Fed Chair Remarks Knife Gold

Gold and Silver Market Insights

Fed Chairman Jerome Powell’s remarks stuck a dagger into the price of Gold. Yesterday, Mr. Powell gave an upbeat view on the U.S. economy and said data has strengthened his confidence on inflation. Following his remarks, traders boosted their bets that the Feds will squeeze in a fourth rate hike this year. Bond yields also rose yesterday hurting the price of Gold and the closely watched CBOE Volatility Index (VIX) rose 2.79 points to 18.59, its largest one-day gain in nearly three weeks.

Today, the U.S. Dollar and Ten-Year Bond Yields are higher keeping the pressure on the price of Gold. Technical levels to watch out for in the April gold contract are $1,312 and $1,307. My chart trader friends tell me these two levels must hold or the market will once again test the $1,300 dollar very shortly.

I believe there is enough buying interest to keep the price of gold above those levels, as all the bad news that effected the price of gold in recent days has been absorbed by market participants already. So I expect a recovery in the price of Gold in the short term as I believe the market is oversold here.

Focus on Interest Rates

Even the threat of higher interest rates, are like a shot of poison to our economy.

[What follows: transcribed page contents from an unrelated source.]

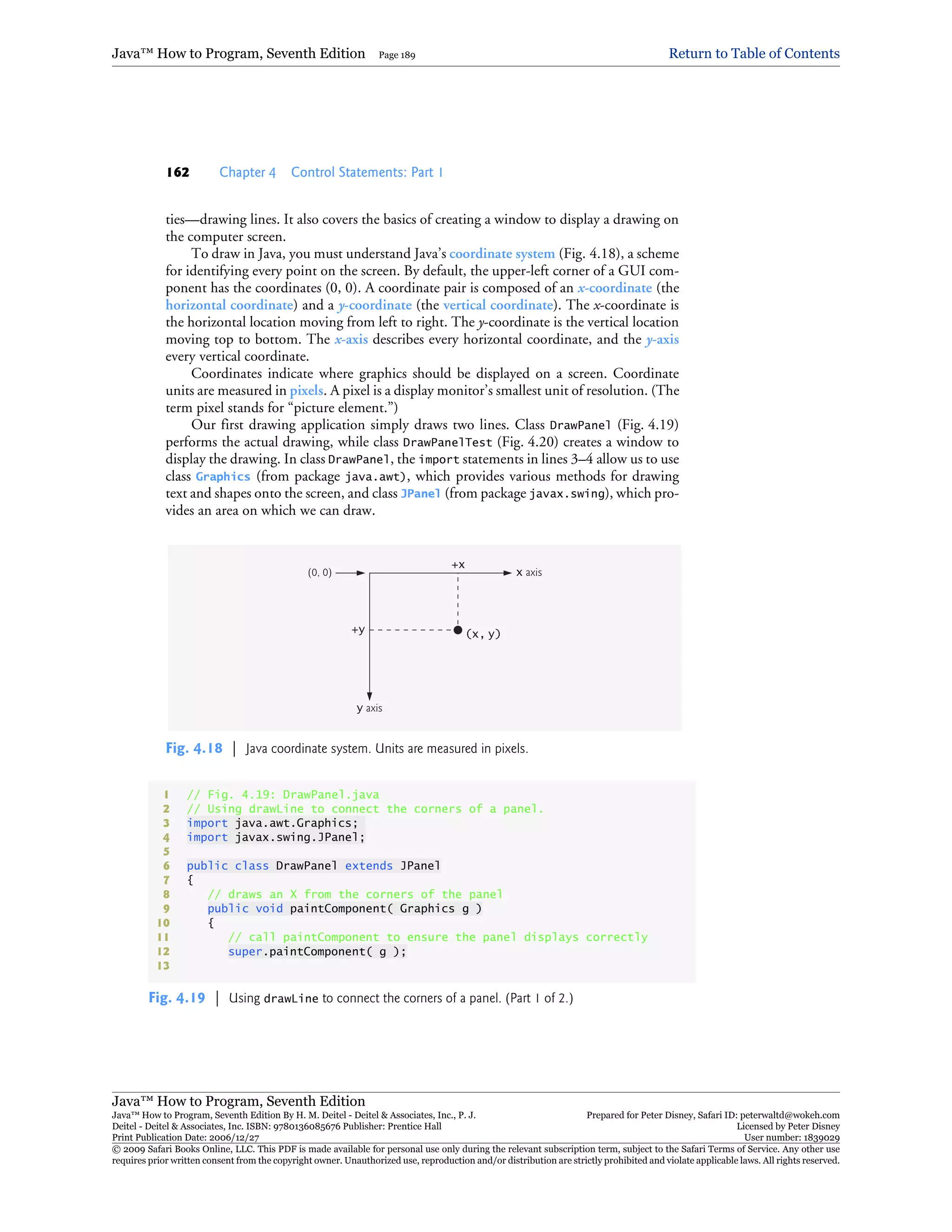 Java™ How to Program, Seventh Edition Page 189 Return to Table of Contents

162 Chapter 4 Control Statements: Part 1

ties—drawing lines. It also covers the basics of creating a window to display a drawing on the computer screen.

To draw in Java, you must understand Java's coordinate system (Fig. 4.18), a scheme for identifying every point on the screen. By default, the upper-left corner of a GUI component has the coordinates (0, 0). A coordinate pair is composed of an x-coordinate (the horizontal coordinate) and a y-coordinate (the vertical coordinate). The x-coordinate is the horizontal location moving from left to right. The y-coordinate is the vertical location moving top to bottom. The x-axis describes every horizontal coordinate, and the y-axis every vertical coordinate.

Coordinates indicate where graphics should be displayed on a screen. Coordinate units are measured in pixels. A pixel is a display monitor's smallest unit of resolution. (The term pixel stands for "picture element.")

Our first drawing application simply draws two lines. Class DrawPanel (Fig. 4.19) performs the actual drawing, while class DrawPanelTest (Fig. 4.20) creates a window to display the drawing. In class DrawPanel, the import statements in lines 3–4 allow us to use class Graphics (from package java.awt), which provides various methods for drawing text and shapes onto the screen, and class JPanel (from package javax.swing), which provides an area on which we can draw.

(0, 0)
+x
x axis
+y
(x, y)
y axis

Fig. 4.18 | Java coordinate system. Units are measured in pixels.

1 // Fig. 4.19: DrawPanel.java
2 // Using drawLine to connect the corners of a panel.
3 import java.awt.Graphics;
4 import javax.swing.JPanel;
5
6 public class DrawPanel extends JPanel
7 {
8 // draws an X from the corners of the panel
9 public void paintComponent( Graphics g )
10 {
11 // call paintComponent to ensure the panel displays correctly
12 super.paintComponent( g );
13

Fig. 4.19 | Using drawLine to connect the corners of a panel. (Part 1 of 2.)

Java™ How to Program, Seventh Edition
Java™ How to Program, Seventh Edition By H. M. Deitel - Deitel & Associates, Inc., P. J. Deitel - Deitel & Associates, Inc. ISBN: 9780136085676 Publisher: Prentice Hall
Print Publication Date: 2006/12/27
Prepared for Peter Disney, Safari ID: peterwaltd@wokeh.com
Licensed by Peter Disney
User number: 1839029
© 2009 Safari Books Online, LLC. This PDF is made available for personal use only during the relevant subscription term, subject to the Safari Terms of Service. Any other use requires prior written consent from the copyright owner. Unauthorized use, reproduction and/or distribution are strictly prohibited and violate applicable laws. All rights reserved.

Sales of new homes in the month of January fell 7.8 percent. Economists were expecting a 4 percent increase. And that’s right after the December number was down 9.3 percent.

And now, one would expect that before the rates go higher, and they are, many would want to close on their new homes quickly, but the numbers indicate that’s not happening.

Mortgage rates are now at a four year high.

Higher interest rates mean that consumers will not have as much disposable income and must cut back on spending. And what these numbers are telling you is that now there is a fear in the market place that these proposed Fed interest increases will knock some potential buyers out of the market. Sure, we all understand that if the economy heats up the Fed needs to be more aggressive. The decline in new home sales might be in part physiological. Low interest rates have been around for so long people were getting accustomed to it.

A rise in interest rates is expected at the next Fed meeting in March. As always, higher rates can affect the cost of housing, car loans, student loans and interest on your credit cards. (Like they’re not high enough already). We need to watch the GDP numbers and the rate of inflation to see if there is enough in those numbers to give the Fed the ammunition it will need to be more aggressive in raising rates in 2018.

The equity markets continue to shrug off any bad news that surfaces. The business news cheerleaders are always talking up the stock market, it’s great for their ratings. Tax cuts continue to fuel the equity markets, but poor new home sales numbers can indicate the start of an slowing economy. It will be interesting to see if this pattern continues or will higher wages, good job numbers (and better weather) turn these numbers around?

There is so much to watch out for and I expect the Fed will evaluate the numbers as they see it. It’s my fear as always they will be behind the curve not in front of it as witnessed since the last financial crisis.

Only time will tell.

Have a wonderful Wednesday.

Disclaimer: This editorial has been prepared by Walter Pehowich of Dillon Gage Metals for information and thought-provoking purposes only and does not purport to predict or forecast actual results. This editorial opinion is not to be construed as investment advice or as a recommendation regarding any particular security, commodity or course of action. Opinions expressed herein cannot be attributable to Dillon Gage. Reasonable people may disagree about the events discussed or opinions expressed herein. In the event any of the assumptions used herein do not come to fruition, results are likely to vary substantially. It is not a solicitation or advice to make any exchange in commodities, securities or other financial instruments. No part of this editorial may be reproduced in any manner, in whole or in part, without the prior written permission of Dillon Gage Metals. Dillon Gage Metals shall not have any liability for any damages of any kind whatsoever relating to this editorial. You should consult your advisers with respect to these areas. By posting this editorial, you acknowledge, understand and accept this disclaimer.